Bosnia-Herzegovina police raided a popular local newspaper that allegedly had a recording with incriminating language from a politician who heads the left-wing Social Democrats party.

Police reportedly were searching for a phone recording with the voice of Serbian Republika Srpska Prime Minister Zeljka Cvijanovic. The audio tape could possibly implicate her with political bribery–buying electoral support from various political entities.

Officers were not on scene to investigate the legality of the revelations within the recording. Instead, they raided the offices with the mission to search for information as to whether the journalists broke the law when they obtained the tape.

Police then began interrogating the news site’s editors and reporters about the recording in question.

The Klix.ba news site said a court-ordered raid led police to confiscate “laptops, hard drives from all of their computers, private mobile phones, USB memory flashsticks, and CDs,” according to a Radio Free Liberty report.

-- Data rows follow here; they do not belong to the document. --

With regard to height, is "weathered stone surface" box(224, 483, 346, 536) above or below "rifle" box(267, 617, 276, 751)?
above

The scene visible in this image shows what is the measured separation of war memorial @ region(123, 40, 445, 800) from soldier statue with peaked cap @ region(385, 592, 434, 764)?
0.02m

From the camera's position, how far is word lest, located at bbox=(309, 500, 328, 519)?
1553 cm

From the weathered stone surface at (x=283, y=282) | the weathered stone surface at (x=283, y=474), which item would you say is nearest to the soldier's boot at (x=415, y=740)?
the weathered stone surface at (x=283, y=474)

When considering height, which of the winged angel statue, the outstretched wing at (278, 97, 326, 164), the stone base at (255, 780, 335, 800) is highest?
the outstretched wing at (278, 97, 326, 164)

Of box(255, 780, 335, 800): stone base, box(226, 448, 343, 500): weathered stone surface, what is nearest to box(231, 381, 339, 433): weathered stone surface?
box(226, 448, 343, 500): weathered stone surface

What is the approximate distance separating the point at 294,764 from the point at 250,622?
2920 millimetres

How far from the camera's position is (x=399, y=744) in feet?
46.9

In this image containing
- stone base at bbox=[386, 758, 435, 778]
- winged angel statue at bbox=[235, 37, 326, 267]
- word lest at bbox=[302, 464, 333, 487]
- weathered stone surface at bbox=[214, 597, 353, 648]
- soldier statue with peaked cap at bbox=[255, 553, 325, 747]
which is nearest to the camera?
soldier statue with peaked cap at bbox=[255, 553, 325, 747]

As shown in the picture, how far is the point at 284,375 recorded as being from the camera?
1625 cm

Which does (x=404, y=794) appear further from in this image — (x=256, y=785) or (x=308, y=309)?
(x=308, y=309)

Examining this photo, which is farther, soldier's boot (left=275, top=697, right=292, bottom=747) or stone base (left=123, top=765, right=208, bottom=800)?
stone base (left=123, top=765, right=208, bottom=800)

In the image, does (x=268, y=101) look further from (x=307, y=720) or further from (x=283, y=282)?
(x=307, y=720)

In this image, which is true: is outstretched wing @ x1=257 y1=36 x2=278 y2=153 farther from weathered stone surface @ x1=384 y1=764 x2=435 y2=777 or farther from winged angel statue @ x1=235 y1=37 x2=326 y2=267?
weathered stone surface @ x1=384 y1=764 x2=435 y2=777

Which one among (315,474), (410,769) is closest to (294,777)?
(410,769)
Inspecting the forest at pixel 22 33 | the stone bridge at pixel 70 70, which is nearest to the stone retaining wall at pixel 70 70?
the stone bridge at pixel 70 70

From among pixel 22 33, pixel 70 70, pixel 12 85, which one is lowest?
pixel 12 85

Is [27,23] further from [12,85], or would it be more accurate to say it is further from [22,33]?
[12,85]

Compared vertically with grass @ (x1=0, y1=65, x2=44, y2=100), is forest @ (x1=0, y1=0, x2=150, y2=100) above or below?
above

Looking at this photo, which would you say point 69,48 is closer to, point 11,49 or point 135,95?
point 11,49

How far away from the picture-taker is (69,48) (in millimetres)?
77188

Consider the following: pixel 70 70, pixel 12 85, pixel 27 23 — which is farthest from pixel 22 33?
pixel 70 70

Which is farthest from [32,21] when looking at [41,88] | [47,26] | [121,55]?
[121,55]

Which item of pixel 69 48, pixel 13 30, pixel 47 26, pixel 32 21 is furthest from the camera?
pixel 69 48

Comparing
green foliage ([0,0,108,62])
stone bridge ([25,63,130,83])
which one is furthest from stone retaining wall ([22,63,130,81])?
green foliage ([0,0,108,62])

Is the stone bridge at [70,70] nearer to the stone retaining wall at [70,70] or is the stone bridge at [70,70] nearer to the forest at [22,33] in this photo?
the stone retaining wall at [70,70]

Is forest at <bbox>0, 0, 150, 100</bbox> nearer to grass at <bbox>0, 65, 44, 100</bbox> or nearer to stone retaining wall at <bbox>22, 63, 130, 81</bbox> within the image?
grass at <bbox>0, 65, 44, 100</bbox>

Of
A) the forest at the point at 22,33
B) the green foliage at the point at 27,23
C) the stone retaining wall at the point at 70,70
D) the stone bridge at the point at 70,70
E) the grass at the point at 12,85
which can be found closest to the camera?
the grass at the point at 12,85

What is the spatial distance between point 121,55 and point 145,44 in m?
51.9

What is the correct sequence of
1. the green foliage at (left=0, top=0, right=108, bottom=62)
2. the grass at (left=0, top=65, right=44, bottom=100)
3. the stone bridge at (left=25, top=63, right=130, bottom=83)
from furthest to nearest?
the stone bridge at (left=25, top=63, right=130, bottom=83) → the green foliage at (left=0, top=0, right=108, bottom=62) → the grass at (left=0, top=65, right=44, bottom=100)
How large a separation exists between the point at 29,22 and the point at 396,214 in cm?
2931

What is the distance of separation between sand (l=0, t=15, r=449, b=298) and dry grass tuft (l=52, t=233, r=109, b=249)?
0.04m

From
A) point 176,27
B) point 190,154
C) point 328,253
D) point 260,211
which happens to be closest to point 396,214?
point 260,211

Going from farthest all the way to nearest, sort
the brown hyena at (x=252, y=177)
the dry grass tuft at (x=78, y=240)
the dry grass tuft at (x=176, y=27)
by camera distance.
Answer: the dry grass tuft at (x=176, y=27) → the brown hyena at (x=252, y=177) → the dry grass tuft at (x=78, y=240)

The raid was a “brutal attack” on press freedom, said Borka Rudic, secretary general of the Bosnian Journalists Association. “I guess that the raid was launched because of the published audio recording. They have not given us any information, nor are they letting us into the Klix newsroom,” she added.

Rudic told Fena news agency, “It is absurd that police are investigating how the media got the recording and from who, instead of investigating its authenticity and whether someone bought MPs,” she told Fena news agency.